Much had changed in America – and within Jefferson Airplane – in just the two short years since the release of the San Francisco collective's breakthrough smash Surrealistic Pillow. The countercultural movement had darkened, government involvement in Vietnam escalated, and regard for human rights fallen. Retreating from the excessive experimentalism that graced its prior two LPs, the Airplane responded to the social circumstances with defiant, assured, and cohesive songs shot through with driving psychedelia, crunchy acid-rock, and rustic country. From start to finish, it's the aural equivalent of a demonstration march.

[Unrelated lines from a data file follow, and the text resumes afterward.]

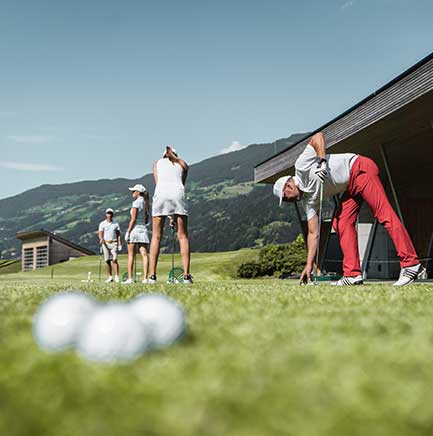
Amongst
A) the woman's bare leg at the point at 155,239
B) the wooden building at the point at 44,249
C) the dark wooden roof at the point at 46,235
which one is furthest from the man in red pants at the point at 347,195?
the dark wooden roof at the point at 46,235

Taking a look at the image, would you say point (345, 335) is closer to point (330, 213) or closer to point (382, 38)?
point (330, 213)

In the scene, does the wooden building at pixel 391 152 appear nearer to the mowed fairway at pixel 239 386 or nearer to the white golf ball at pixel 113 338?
the mowed fairway at pixel 239 386

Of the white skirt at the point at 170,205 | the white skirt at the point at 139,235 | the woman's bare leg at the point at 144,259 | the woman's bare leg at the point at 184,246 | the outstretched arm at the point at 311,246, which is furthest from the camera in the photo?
the white skirt at the point at 139,235

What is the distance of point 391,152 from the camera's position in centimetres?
1557

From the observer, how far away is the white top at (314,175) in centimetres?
699

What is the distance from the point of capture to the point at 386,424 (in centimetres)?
112

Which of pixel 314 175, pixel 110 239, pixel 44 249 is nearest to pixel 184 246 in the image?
pixel 314 175

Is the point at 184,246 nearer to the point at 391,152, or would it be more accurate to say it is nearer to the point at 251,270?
the point at 391,152

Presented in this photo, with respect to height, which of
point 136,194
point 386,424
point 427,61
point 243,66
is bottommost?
point 386,424

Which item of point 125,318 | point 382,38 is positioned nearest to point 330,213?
point 382,38

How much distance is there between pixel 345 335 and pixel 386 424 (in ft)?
3.38

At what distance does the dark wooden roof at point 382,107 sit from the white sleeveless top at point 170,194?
5.00 meters

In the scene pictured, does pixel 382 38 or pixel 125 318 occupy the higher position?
pixel 382 38

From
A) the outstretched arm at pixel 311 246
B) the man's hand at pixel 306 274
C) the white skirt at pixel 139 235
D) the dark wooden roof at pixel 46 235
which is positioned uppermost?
the dark wooden roof at pixel 46 235
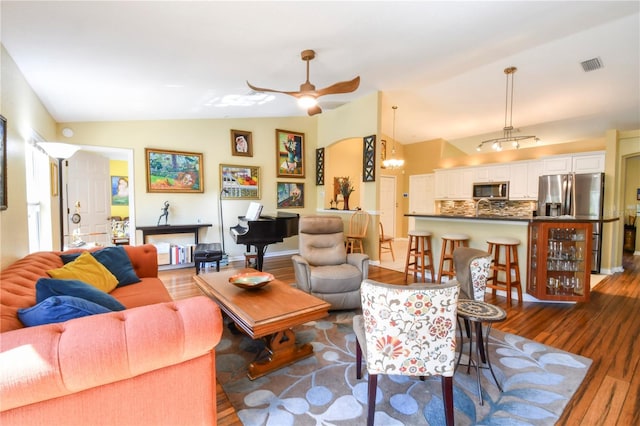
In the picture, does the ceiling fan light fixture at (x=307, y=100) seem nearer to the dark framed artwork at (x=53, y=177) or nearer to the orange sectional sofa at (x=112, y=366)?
the orange sectional sofa at (x=112, y=366)

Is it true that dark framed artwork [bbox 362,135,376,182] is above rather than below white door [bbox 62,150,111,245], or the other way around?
above

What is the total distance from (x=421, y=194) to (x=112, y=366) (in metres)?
8.36

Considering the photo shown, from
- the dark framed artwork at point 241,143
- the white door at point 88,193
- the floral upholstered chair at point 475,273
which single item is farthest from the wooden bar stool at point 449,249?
the white door at point 88,193

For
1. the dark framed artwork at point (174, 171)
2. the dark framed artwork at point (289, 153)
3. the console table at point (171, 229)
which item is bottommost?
the console table at point (171, 229)

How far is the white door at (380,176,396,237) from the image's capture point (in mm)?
8547

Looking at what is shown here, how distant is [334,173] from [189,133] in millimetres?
3461

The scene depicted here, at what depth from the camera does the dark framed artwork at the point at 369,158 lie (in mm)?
5289

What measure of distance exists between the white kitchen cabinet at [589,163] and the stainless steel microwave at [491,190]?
1.29 m

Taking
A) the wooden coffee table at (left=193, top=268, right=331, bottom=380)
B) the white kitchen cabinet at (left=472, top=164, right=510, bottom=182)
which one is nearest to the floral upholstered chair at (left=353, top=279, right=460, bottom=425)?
the wooden coffee table at (left=193, top=268, right=331, bottom=380)

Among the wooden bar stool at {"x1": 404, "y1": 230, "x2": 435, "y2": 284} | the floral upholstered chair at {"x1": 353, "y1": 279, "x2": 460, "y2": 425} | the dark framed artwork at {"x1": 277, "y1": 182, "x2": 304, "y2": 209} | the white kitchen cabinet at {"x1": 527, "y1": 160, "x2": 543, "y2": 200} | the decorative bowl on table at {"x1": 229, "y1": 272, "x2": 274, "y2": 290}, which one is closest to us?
the floral upholstered chair at {"x1": 353, "y1": 279, "x2": 460, "y2": 425}

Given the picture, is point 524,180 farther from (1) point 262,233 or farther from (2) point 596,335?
(1) point 262,233

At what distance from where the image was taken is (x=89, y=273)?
232 centimetres

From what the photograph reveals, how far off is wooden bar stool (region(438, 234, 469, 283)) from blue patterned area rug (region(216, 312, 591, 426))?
5.05ft

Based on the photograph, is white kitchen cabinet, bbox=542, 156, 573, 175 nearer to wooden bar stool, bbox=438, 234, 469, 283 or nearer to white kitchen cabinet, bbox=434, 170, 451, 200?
white kitchen cabinet, bbox=434, 170, 451, 200
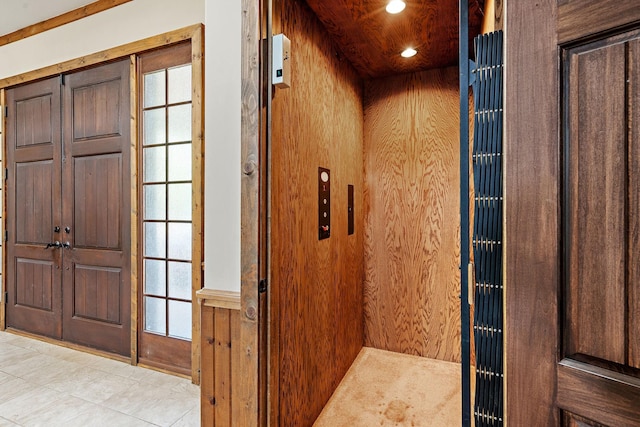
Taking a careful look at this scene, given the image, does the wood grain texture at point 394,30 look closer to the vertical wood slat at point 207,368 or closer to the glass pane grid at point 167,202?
the glass pane grid at point 167,202

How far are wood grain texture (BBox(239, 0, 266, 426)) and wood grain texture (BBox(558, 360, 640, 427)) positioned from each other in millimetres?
1035

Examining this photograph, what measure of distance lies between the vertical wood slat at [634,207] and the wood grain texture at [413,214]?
2.05 meters

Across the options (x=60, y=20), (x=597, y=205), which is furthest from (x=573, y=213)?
(x=60, y=20)

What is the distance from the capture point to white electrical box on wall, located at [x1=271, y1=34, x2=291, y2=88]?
1457 millimetres

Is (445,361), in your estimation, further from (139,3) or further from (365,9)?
(139,3)

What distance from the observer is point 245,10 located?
1444 mm

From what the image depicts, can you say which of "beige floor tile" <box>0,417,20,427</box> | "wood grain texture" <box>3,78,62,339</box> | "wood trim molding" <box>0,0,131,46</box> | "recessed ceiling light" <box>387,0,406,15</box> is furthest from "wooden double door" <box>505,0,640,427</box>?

Having drawn attention for the inclusion of profanities in multiple tunes, the Top 20 LP also ran up against the nonprofit Volunteers of America after the sextet wanted to title the record Volunteers of Amerika in order to express further dissatisfaction with the country. While Grace Slick and Co. gave into the charity's desires to switch the name, there's nothing compromising about Volunteers. Kaukonen's leads cut searing swaths through urgent fare like "Eskimo Blue Day" and anthemic "We Can Be Together," which boldly speaks out against convention and in favor of chaos and anarchy.

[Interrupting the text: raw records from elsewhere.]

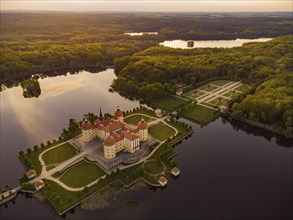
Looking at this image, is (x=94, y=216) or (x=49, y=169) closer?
(x=94, y=216)

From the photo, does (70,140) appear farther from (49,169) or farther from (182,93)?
(182,93)

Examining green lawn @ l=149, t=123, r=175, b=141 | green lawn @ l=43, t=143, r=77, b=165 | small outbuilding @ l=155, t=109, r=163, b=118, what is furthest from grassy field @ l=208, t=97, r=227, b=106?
green lawn @ l=43, t=143, r=77, b=165

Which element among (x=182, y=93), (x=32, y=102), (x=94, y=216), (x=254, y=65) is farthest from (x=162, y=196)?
(x=254, y=65)

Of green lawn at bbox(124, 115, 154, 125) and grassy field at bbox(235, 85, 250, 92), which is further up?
green lawn at bbox(124, 115, 154, 125)

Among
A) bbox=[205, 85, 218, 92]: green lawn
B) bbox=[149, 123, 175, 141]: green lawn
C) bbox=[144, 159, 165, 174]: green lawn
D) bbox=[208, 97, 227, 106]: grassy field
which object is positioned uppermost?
bbox=[144, 159, 165, 174]: green lawn

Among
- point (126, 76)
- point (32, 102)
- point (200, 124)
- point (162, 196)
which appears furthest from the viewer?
point (126, 76)

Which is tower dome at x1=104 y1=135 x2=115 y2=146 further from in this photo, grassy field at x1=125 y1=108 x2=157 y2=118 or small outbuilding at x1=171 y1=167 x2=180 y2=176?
grassy field at x1=125 y1=108 x2=157 y2=118

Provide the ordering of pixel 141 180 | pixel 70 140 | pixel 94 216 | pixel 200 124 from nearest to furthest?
pixel 94 216, pixel 141 180, pixel 70 140, pixel 200 124
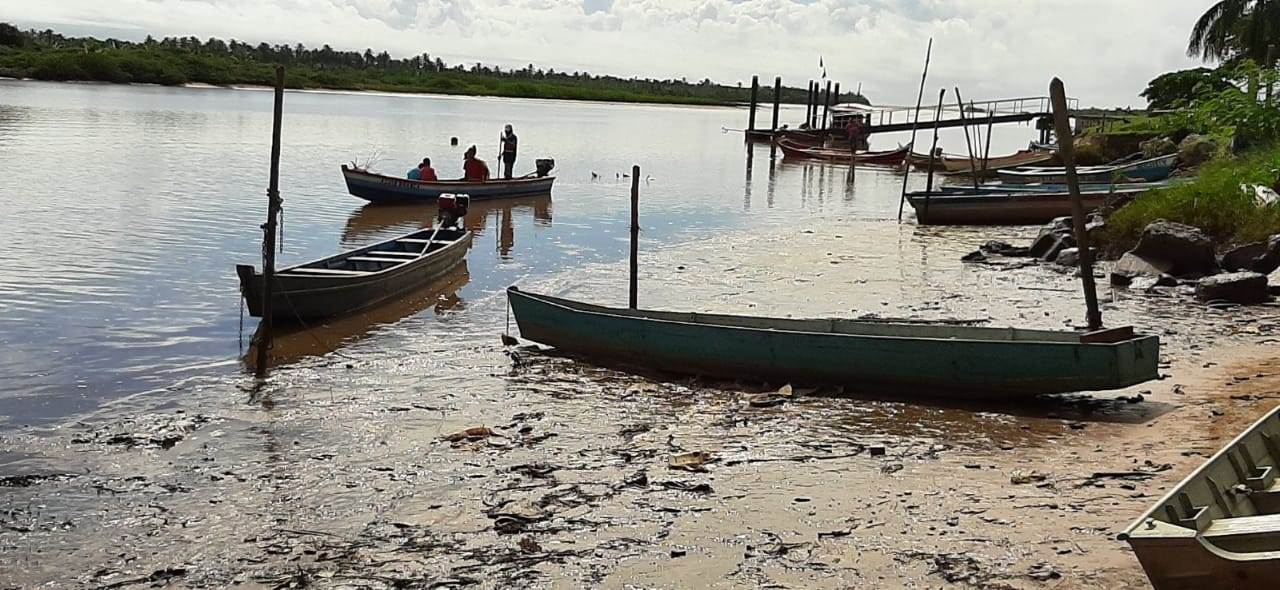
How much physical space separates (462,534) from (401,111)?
7128cm

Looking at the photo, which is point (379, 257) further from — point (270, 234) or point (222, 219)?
point (222, 219)

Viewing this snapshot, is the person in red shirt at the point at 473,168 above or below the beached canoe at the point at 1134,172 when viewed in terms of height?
below

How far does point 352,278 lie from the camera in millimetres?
14148

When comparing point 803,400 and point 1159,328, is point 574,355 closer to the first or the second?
point 803,400

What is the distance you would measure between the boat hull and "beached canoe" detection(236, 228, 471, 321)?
438 inches

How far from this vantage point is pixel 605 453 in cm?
896

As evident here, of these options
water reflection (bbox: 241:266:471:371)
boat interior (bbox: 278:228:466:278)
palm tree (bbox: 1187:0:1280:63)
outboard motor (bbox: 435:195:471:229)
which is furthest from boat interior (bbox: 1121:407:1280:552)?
palm tree (bbox: 1187:0:1280:63)

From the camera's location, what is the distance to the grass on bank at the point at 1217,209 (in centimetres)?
1585

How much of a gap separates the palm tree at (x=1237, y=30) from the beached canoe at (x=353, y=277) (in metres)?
26.8

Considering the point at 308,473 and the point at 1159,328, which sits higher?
the point at 1159,328

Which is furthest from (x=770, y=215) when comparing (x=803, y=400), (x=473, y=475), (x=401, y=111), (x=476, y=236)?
(x=401, y=111)

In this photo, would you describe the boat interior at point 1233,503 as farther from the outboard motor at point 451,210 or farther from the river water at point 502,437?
the outboard motor at point 451,210

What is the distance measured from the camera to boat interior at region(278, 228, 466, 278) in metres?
14.4

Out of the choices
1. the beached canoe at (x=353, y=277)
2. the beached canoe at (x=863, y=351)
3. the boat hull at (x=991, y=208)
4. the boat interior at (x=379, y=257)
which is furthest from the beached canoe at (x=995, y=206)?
the beached canoe at (x=863, y=351)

Indeed, in organizing a pseudo summit of many of the counterculture's leading musical figures to participate on Volunteers, the Airplane treats the album as an orchestrated stance against the establishment. Stills and Crosby assist in rocking the boat on a turbulent cover of "Wooden Ships" lined with Slick and Marty Balin's overlapping lead vocals. Hopkins gooses the call-to-arms title track with frisky boogie-woogie lines. Garcia lends "The Farm" a suitable rustic vibe, and on his final appearance with the Airplane, drummer Spencer Dryden helms the pastoral sing-a-long "A Song for All Seasons."